Rooftop is an excellent example of Marina Stern’s unique form of synthetic photorealism. This work owes a debt to precisionist painters from the time-period between the world wars, such as Charles Sheeler and George Ault, as well as Ralston Crawford and Edmund Lewandowski, both of whom where still working in the early 1970s when Stern painted Rooftops. Although Rooftops explores the same subject matter as many of the precisionists – the vertical sprawl of the New York City Metropolis – Stern provides us with more details and greater three-dimensionality. Stern’s verisimilitude doesn’t go as far as many of her photorealist contemporaries, like Richard Estes, however. Her editing of reality is more severe, resulting in a form of minimal photorealism that is carefully mediated. Rooftops skillfully synthesizes some of the most powerful visual vocabulary of in 20th century American Art into bright, refreshing almost super-real work of art.


About the Artist

Marina Stern was a multifaceted New York based artist. A native of Venice, Stern and her family fled in 1939 to escape Italy’s repressive racial laws. After living in England for several years, the family arrived in the United States in 1941. Stern initially made a splash in the avant-garde art world in 1964 when Time magazine reviewed a show at Amel Gallery which featured three of her audio-visual paintings.

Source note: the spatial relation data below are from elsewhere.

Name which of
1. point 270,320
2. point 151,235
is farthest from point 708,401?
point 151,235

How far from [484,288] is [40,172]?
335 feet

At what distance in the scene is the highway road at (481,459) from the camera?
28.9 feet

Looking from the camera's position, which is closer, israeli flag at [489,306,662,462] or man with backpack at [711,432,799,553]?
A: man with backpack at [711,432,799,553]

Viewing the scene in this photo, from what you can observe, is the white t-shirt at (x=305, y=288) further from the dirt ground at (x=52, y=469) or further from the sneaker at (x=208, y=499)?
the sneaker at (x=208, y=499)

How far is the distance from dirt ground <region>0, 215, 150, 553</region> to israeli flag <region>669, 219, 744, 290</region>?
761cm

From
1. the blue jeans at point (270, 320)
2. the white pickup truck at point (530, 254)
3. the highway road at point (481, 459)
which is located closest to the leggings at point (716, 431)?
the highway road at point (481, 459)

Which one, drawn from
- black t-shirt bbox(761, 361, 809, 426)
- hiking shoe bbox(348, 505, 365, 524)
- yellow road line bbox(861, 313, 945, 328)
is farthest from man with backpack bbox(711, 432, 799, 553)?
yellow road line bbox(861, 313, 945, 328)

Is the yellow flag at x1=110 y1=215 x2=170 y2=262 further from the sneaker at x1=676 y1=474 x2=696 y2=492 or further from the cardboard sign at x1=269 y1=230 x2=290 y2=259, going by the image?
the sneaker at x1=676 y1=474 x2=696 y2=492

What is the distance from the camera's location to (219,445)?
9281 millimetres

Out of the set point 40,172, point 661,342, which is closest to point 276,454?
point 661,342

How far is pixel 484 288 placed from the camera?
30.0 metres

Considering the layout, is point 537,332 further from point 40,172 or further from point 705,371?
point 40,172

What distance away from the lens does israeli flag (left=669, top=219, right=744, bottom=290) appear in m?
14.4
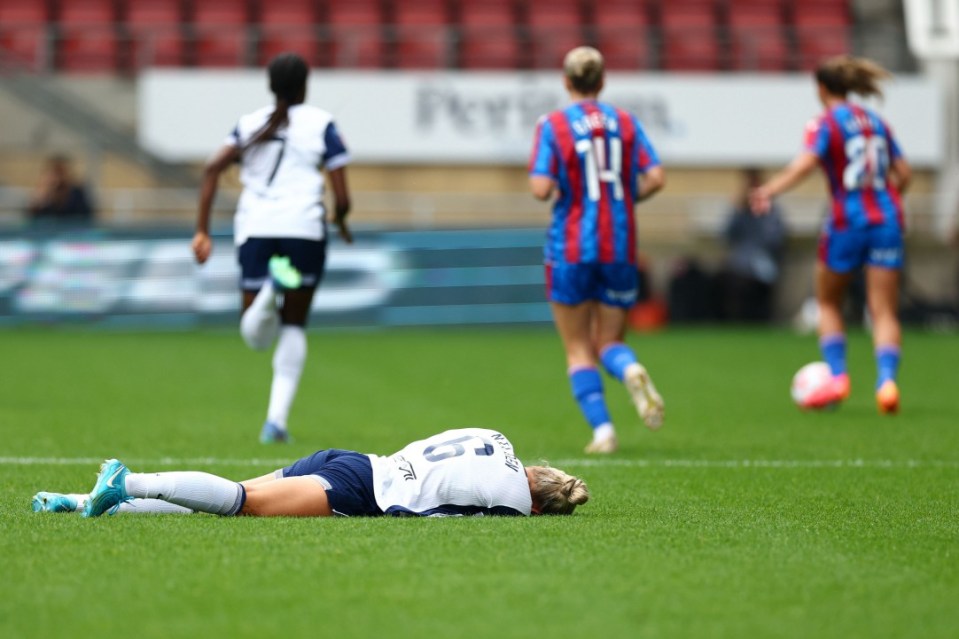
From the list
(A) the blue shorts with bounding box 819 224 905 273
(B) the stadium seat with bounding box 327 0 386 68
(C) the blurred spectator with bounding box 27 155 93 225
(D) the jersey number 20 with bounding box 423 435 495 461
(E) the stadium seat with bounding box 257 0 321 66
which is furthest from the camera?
(B) the stadium seat with bounding box 327 0 386 68

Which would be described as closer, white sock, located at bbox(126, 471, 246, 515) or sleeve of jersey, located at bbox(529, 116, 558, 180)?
white sock, located at bbox(126, 471, 246, 515)

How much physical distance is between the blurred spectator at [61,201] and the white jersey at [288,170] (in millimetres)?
10527

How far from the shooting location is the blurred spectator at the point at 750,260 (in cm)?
1995

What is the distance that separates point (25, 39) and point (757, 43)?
1017cm

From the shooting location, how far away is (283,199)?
8328mm

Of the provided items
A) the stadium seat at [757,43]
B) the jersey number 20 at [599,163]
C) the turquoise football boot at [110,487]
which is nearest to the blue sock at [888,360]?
the jersey number 20 at [599,163]

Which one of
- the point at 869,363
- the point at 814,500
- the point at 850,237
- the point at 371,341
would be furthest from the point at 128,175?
the point at 814,500

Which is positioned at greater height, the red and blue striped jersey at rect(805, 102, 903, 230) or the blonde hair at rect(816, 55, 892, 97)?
the blonde hair at rect(816, 55, 892, 97)

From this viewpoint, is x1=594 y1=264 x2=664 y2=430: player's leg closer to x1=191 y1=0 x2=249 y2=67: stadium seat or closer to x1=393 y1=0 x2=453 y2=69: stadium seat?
x1=393 y1=0 x2=453 y2=69: stadium seat

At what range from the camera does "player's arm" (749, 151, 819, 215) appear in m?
8.86

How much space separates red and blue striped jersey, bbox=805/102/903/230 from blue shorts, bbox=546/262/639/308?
243 cm

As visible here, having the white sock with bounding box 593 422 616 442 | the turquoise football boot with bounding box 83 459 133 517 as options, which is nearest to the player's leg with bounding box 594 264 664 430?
the white sock with bounding box 593 422 616 442

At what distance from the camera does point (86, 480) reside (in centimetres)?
637

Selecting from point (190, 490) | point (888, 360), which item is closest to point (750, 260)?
point (888, 360)
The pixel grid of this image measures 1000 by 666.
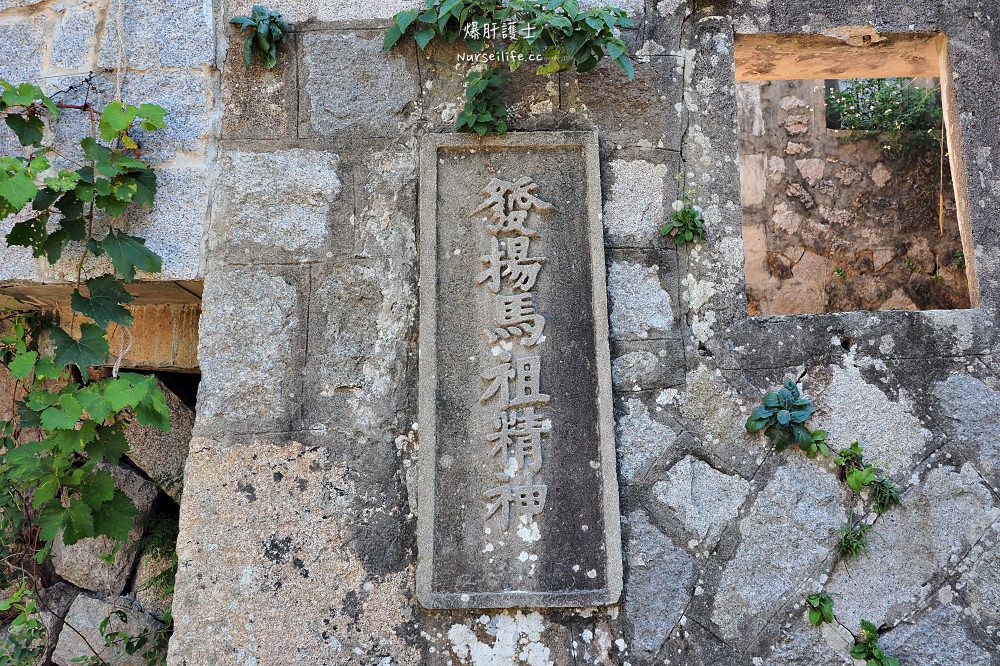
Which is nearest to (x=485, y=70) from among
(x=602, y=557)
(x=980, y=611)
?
(x=602, y=557)

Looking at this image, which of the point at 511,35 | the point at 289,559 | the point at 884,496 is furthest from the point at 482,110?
the point at 884,496

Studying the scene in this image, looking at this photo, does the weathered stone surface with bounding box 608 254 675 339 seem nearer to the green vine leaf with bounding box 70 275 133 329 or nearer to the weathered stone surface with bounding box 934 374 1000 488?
the weathered stone surface with bounding box 934 374 1000 488

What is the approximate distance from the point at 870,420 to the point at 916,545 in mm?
347

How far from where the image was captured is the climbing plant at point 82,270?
2291mm

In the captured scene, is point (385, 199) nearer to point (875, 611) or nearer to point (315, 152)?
Answer: point (315, 152)

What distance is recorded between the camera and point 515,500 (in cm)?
227

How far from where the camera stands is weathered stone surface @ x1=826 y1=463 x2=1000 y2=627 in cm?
226

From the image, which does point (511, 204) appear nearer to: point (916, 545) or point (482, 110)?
point (482, 110)

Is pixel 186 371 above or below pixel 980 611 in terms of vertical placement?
above

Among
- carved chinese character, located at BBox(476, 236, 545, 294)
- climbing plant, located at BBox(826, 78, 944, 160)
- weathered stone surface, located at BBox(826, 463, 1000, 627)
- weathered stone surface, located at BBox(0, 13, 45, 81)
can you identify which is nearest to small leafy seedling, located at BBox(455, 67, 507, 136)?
carved chinese character, located at BBox(476, 236, 545, 294)

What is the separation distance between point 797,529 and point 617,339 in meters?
0.70

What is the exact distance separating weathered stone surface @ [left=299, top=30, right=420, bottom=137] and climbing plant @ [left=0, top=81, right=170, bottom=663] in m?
0.43

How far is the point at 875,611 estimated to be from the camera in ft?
7.39

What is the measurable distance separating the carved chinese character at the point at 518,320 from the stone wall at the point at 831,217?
2149 millimetres
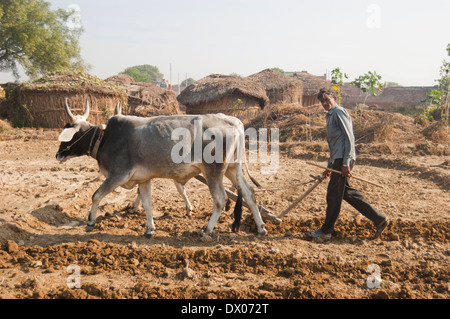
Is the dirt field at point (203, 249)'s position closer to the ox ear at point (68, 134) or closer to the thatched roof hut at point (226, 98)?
the ox ear at point (68, 134)

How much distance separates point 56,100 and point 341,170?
478 inches

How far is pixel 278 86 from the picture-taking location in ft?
62.3

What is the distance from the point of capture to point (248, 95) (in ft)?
51.5

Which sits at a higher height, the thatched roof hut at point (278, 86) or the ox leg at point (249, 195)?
the thatched roof hut at point (278, 86)

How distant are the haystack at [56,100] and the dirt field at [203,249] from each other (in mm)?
6745

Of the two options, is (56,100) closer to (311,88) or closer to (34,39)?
(34,39)

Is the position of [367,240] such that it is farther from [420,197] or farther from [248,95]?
[248,95]

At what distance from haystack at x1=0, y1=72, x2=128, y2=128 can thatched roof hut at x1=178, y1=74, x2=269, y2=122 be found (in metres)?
2.91

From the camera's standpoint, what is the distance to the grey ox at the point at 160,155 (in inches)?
194
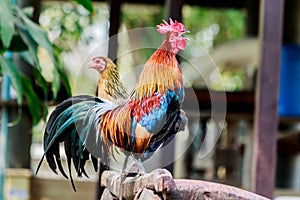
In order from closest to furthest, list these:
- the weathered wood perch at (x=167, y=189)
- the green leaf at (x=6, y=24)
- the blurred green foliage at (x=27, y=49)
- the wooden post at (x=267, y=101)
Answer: the weathered wood perch at (x=167, y=189), the green leaf at (x=6, y=24), the blurred green foliage at (x=27, y=49), the wooden post at (x=267, y=101)

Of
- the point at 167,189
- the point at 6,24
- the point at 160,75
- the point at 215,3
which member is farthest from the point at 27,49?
the point at 215,3

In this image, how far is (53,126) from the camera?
1.16 meters

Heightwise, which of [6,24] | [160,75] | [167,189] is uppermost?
[6,24]

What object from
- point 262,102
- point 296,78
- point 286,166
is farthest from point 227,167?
point 262,102

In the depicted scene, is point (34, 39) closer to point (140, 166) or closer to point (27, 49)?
point (27, 49)

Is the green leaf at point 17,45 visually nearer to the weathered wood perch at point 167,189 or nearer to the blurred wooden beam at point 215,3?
the weathered wood perch at point 167,189

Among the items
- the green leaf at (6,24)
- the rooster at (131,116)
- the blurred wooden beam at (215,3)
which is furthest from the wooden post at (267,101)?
the blurred wooden beam at (215,3)

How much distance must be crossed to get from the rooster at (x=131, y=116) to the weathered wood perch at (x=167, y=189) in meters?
0.06

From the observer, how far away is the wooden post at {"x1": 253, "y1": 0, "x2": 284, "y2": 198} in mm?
2543

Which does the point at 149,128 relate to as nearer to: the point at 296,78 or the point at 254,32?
the point at 296,78

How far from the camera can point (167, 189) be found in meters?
0.96

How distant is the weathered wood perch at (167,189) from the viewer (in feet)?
Answer: 3.18

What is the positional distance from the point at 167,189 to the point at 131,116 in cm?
17

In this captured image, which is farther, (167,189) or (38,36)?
(38,36)
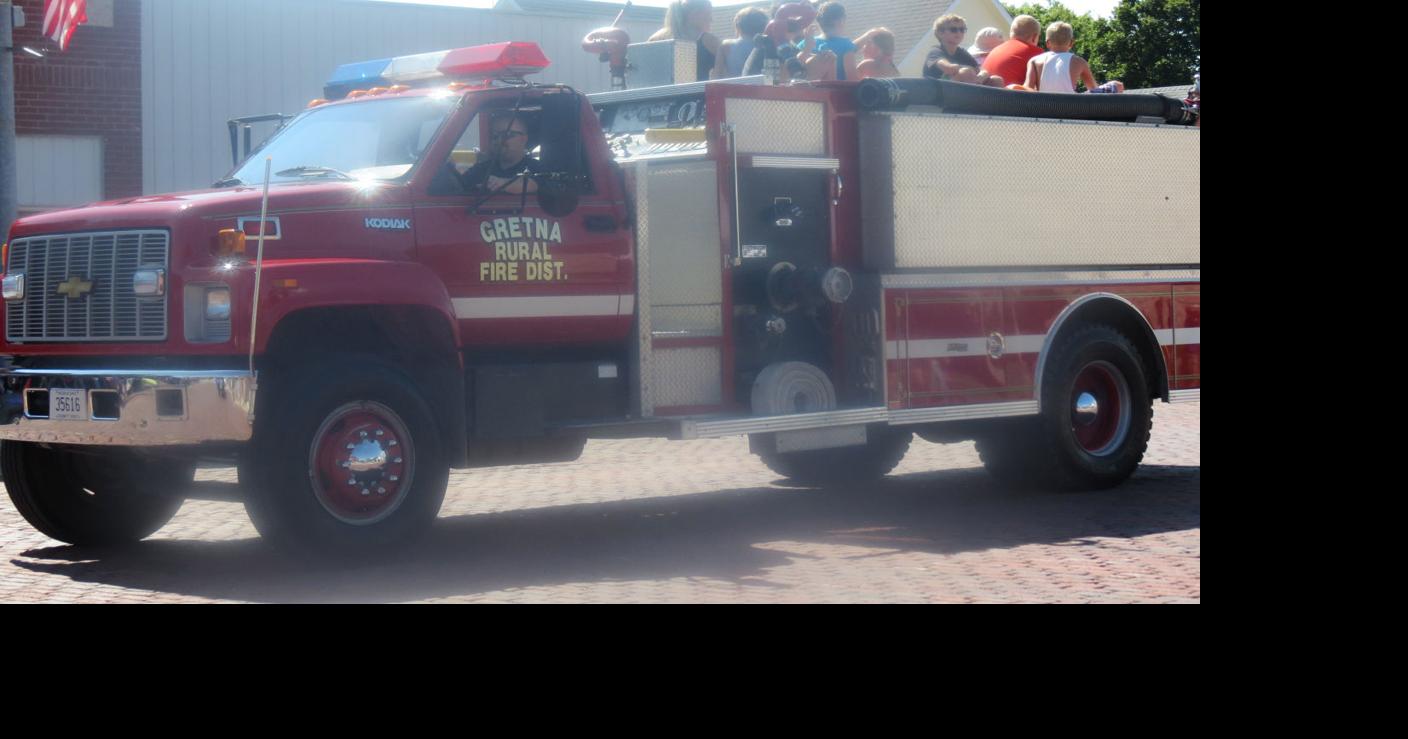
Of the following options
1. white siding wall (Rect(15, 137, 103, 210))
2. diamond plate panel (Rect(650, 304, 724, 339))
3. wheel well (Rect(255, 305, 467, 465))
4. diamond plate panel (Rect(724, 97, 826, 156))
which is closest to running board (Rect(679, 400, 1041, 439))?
diamond plate panel (Rect(650, 304, 724, 339))

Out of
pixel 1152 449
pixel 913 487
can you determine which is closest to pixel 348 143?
pixel 913 487

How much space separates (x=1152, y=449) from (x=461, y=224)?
782 cm

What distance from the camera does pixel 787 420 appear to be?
10.7m

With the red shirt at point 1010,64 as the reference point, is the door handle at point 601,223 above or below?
below

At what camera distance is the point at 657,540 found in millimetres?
10188

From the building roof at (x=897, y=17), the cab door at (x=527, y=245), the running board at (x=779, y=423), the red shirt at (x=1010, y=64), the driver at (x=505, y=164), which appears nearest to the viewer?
the cab door at (x=527, y=245)

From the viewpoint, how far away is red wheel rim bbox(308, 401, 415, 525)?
8820 mm

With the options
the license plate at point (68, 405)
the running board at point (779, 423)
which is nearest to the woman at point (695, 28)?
the running board at point (779, 423)

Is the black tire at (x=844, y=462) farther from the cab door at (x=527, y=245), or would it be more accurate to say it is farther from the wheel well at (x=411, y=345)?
the wheel well at (x=411, y=345)

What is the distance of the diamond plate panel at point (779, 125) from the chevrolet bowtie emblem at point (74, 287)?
3.59 meters

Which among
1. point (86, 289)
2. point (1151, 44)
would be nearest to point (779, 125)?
point (86, 289)

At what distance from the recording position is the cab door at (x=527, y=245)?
9422mm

Time’s critic noted that Stern created the “cleverest noisemakers” in the show. Time dubbed this work “Talkie Pop,” a label which Stern rejected. After working in this satirical style, Stern turned to a form of minimal synthetic photorealism. Her success in this genre led to New York gallery representation by Lee Ault & Co and Forum Gallery, where she had five one-woman shows. Stern also enjoyed solo exhibitions in Boston (Eleanor Rigelhaupt Gallery), Harford (Silo Gallery), Chicago and Santa Fe. Her work was included in group shows at a number of museums, including The Staten Island Museum (New York), Worcester Art Museum (Massachusetts), and the National Academy of Design (New York). Stern is represented in the permanent collections of the Museum of Modern Art (New York), Hirshhorn Museum and Sculpture Garden (Washington DC), and the National Portrait Gallery, Smithsonian Institute (Washington DC) in addition to other institutions. The Southern Alleghenies Museum of Art hosted a retrospective of four decades of Stern’s work from January 19 to April 22, 2007, entitled Perception and the Cultural Environment: The Paintings of Marina Stern.